Rows of data with spatial questions
-- Start --

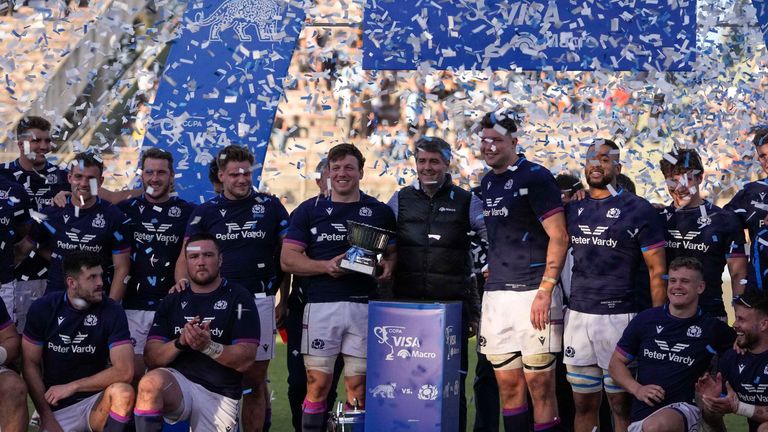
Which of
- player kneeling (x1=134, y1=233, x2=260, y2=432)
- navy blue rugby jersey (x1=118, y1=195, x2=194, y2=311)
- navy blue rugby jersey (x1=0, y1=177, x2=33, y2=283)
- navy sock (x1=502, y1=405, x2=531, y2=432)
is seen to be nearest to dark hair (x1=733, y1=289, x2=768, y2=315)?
navy sock (x1=502, y1=405, x2=531, y2=432)

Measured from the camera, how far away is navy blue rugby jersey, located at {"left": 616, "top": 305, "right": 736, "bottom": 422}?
621 centimetres

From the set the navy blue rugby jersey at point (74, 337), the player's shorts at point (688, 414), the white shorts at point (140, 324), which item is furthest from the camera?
the white shorts at point (140, 324)

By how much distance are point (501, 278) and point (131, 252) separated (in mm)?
2461

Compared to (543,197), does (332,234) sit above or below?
below

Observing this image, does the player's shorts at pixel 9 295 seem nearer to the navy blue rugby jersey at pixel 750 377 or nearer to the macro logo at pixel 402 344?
the macro logo at pixel 402 344

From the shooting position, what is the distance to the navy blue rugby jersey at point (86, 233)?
7.28 metres

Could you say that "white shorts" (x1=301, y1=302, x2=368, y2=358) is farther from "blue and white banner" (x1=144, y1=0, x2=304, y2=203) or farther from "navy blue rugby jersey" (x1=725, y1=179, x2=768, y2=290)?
"blue and white banner" (x1=144, y1=0, x2=304, y2=203)

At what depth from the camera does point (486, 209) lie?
666cm

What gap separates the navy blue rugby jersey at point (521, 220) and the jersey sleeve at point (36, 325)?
2.61 meters

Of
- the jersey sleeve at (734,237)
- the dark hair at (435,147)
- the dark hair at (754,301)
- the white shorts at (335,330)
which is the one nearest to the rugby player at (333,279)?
the white shorts at (335,330)

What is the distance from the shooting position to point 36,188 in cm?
791

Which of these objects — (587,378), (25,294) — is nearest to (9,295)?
(25,294)

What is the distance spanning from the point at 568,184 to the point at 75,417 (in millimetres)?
3565

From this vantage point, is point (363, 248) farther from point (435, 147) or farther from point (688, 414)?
point (688, 414)
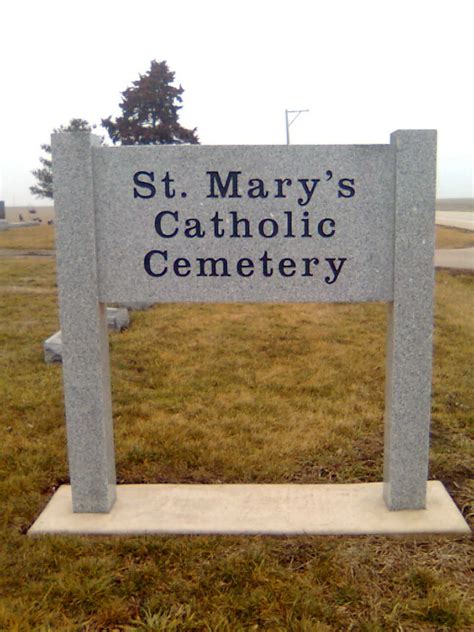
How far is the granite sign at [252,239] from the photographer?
2934mm

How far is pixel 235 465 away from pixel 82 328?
1385 mm

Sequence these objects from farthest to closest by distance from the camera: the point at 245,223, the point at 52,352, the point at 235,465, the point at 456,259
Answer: the point at 456,259 < the point at 52,352 < the point at 235,465 < the point at 245,223

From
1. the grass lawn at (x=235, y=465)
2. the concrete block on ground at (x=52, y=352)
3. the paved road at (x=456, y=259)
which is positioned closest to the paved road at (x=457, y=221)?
the paved road at (x=456, y=259)

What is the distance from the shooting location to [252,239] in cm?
300

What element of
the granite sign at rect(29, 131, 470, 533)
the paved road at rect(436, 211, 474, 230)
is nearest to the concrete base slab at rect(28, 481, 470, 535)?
the granite sign at rect(29, 131, 470, 533)

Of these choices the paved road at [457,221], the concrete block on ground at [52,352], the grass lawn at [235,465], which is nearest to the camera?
the grass lawn at [235,465]

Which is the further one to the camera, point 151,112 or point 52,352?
point 151,112

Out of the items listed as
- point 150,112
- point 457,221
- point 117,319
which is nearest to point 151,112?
point 150,112

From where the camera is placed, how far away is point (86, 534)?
3.00 metres

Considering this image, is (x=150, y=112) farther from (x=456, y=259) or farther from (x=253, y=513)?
(x=253, y=513)

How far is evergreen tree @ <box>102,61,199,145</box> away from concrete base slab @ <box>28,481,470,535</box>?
34.6 metres

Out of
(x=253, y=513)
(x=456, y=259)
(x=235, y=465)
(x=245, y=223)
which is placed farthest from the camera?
(x=456, y=259)

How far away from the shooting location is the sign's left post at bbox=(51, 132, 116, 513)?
2.92 metres

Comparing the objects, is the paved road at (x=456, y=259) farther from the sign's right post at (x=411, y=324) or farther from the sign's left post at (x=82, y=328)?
the sign's left post at (x=82, y=328)
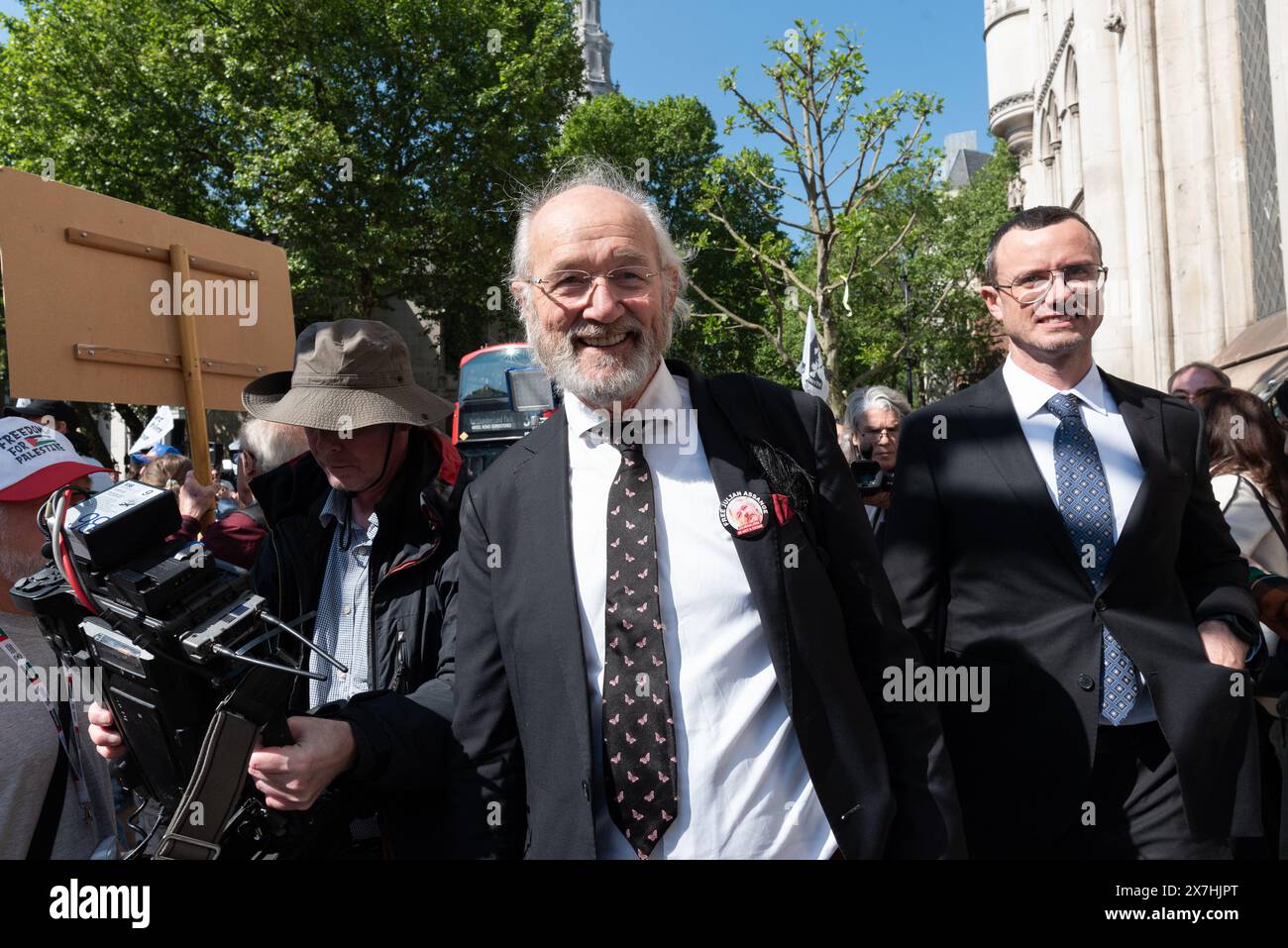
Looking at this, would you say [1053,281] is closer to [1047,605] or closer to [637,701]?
[1047,605]

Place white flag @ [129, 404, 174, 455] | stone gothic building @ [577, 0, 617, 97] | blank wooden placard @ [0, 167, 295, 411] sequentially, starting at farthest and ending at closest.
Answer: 1. stone gothic building @ [577, 0, 617, 97]
2. white flag @ [129, 404, 174, 455]
3. blank wooden placard @ [0, 167, 295, 411]

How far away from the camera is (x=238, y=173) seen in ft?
82.4

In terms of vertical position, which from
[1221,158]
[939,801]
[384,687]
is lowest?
[939,801]

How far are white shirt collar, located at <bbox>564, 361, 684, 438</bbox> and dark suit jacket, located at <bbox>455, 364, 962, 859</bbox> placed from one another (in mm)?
49

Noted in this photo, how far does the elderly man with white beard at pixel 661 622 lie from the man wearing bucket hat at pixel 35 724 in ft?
3.56

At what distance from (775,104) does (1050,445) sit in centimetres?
1548

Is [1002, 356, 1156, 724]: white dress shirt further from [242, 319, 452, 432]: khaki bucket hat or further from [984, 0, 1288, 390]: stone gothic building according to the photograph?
[984, 0, 1288, 390]: stone gothic building

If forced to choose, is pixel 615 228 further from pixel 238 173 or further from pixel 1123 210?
pixel 238 173

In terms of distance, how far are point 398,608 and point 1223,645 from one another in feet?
6.91

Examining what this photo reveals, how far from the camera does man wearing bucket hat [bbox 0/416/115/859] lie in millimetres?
2648

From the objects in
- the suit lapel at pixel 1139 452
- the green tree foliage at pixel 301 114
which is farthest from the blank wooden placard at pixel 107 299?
the green tree foliage at pixel 301 114

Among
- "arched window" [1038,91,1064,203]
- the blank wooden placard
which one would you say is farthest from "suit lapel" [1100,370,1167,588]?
"arched window" [1038,91,1064,203]

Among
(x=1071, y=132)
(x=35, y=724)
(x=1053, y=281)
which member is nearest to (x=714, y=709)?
(x=1053, y=281)

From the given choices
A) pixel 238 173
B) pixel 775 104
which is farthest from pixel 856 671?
pixel 238 173
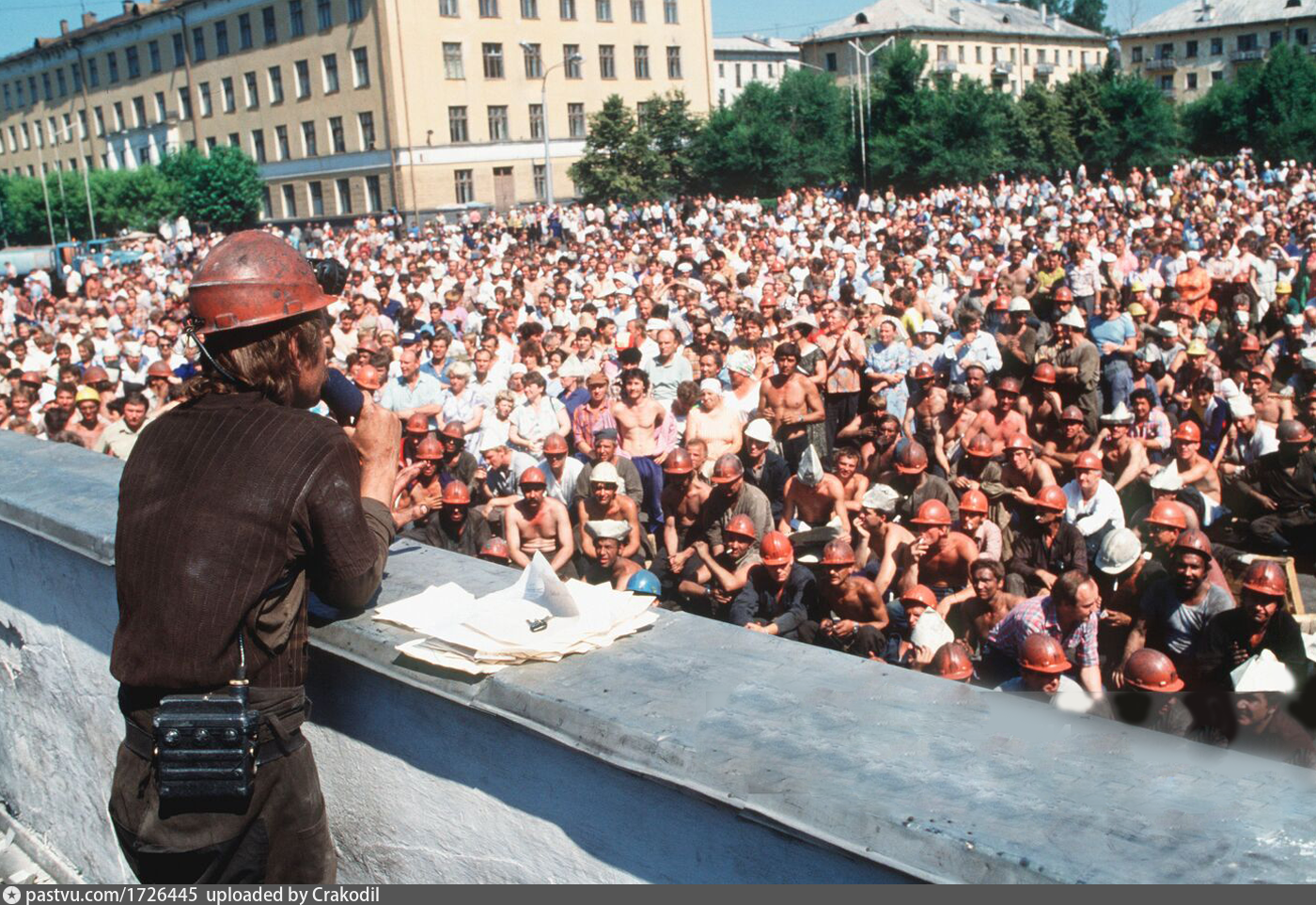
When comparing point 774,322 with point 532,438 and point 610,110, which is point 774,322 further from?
point 610,110

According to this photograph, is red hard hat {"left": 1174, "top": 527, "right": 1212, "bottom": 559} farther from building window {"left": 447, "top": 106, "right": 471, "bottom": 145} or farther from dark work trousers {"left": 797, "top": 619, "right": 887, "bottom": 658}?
building window {"left": 447, "top": 106, "right": 471, "bottom": 145}

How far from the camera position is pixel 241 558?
2182 mm

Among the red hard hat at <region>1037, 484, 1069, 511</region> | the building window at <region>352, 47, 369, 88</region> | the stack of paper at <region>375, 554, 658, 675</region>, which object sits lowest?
the red hard hat at <region>1037, 484, 1069, 511</region>

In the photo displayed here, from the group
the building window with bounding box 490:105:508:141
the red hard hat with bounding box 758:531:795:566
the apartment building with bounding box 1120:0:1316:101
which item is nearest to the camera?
the red hard hat with bounding box 758:531:795:566

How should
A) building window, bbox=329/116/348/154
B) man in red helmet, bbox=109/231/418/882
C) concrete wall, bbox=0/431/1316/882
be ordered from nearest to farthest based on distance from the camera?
concrete wall, bbox=0/431/1316/882
man in red helmet, bbox=109/231/418/882
building window, bbox=329/116/348/154

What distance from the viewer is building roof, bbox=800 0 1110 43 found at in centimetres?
8312

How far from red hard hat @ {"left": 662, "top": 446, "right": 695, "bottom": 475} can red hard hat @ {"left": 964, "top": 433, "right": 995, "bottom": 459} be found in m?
2.03

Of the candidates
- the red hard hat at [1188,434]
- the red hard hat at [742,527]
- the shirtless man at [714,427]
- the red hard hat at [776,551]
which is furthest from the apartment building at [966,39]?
the red hard hat at [776,551]

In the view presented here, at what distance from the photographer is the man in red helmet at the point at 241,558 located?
2.19m

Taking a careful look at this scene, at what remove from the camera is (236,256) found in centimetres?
229

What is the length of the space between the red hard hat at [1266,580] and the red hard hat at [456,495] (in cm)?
515

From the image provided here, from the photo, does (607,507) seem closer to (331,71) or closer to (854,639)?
(854,639)

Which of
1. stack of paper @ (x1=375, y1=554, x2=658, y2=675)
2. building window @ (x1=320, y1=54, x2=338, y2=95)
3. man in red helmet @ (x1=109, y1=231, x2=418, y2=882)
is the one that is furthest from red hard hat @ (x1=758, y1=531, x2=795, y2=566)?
building window @ (x1=320, y1=54, x2=338, y2=95)

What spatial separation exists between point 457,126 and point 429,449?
4798cm
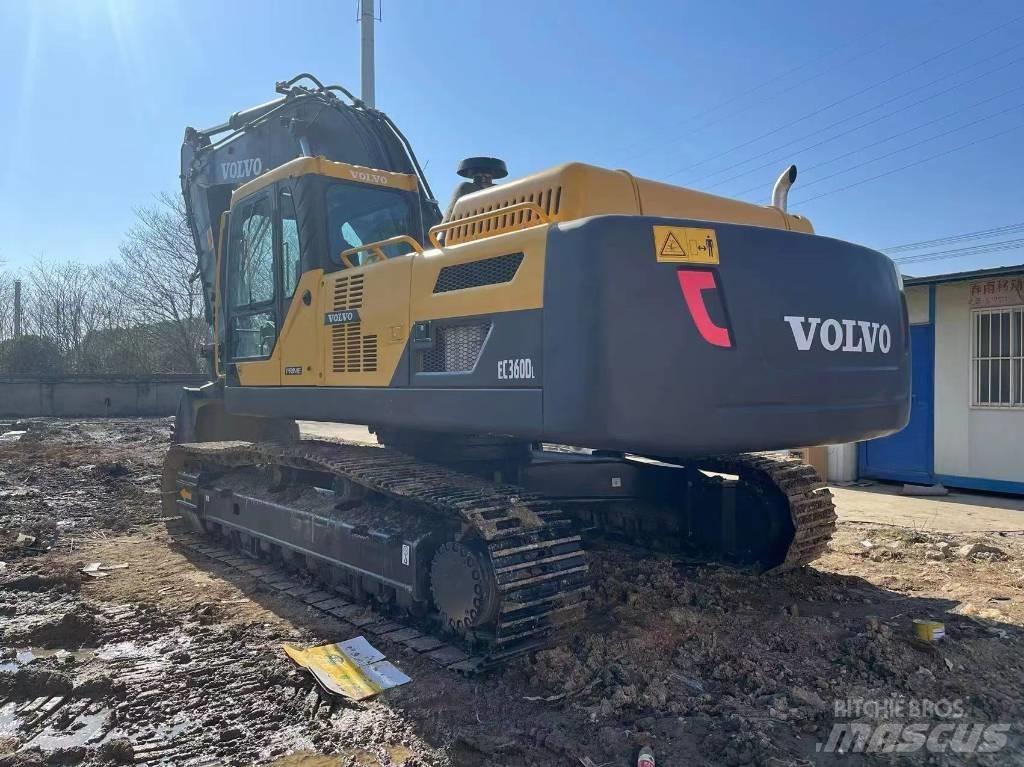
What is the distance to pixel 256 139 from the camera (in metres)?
6.92

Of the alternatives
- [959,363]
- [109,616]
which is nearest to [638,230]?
[109,616]

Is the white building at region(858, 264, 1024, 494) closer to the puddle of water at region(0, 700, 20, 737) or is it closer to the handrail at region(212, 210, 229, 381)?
the handrail at region(212, 210, 229, 381)

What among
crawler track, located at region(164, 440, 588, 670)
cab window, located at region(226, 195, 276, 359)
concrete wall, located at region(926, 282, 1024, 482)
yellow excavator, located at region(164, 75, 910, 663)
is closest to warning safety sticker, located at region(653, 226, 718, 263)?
yellow excavator, located at region(164, 75, 910, 663)

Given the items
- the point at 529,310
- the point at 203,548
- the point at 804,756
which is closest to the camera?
the point at 804,756

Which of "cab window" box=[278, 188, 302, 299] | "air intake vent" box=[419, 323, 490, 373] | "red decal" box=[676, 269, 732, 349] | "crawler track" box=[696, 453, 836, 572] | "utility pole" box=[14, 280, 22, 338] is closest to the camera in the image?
"red decal" box=[676, 269, 732, 349]

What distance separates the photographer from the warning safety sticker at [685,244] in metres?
3.27

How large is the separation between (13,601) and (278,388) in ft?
6.87

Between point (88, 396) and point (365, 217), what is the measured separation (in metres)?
16.3

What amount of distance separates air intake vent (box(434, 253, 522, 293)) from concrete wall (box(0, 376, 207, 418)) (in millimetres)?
17727

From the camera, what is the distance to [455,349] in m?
3.92

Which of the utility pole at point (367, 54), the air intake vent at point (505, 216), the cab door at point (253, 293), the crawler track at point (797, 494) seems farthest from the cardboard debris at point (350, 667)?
the utility pole at point (367, 54)

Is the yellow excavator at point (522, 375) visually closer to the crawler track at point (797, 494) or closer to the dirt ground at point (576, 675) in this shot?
the crawler track at point (797, 494)

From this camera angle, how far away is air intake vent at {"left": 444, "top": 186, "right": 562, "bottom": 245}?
3.64m

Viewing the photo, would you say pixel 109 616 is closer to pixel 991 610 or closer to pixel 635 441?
pixel 635 441
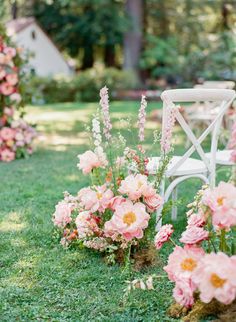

-- End --

The exercise: List each line in the records that contains the word "ground", treating uppercase and lowercase as different.

Exercise answer:
2. the concrete block on ground at (x=52, y=352)
Of these choices the paved road at [457,221], the concrete block on ground at [52,352], the grass lawn at [235,465], which is nearest to the camera?
Is the yellow excavator at point (522, 375) visually closer to the crawler track at point (797, 494) or closer to the dirt ground at point (576, 675) in this shot?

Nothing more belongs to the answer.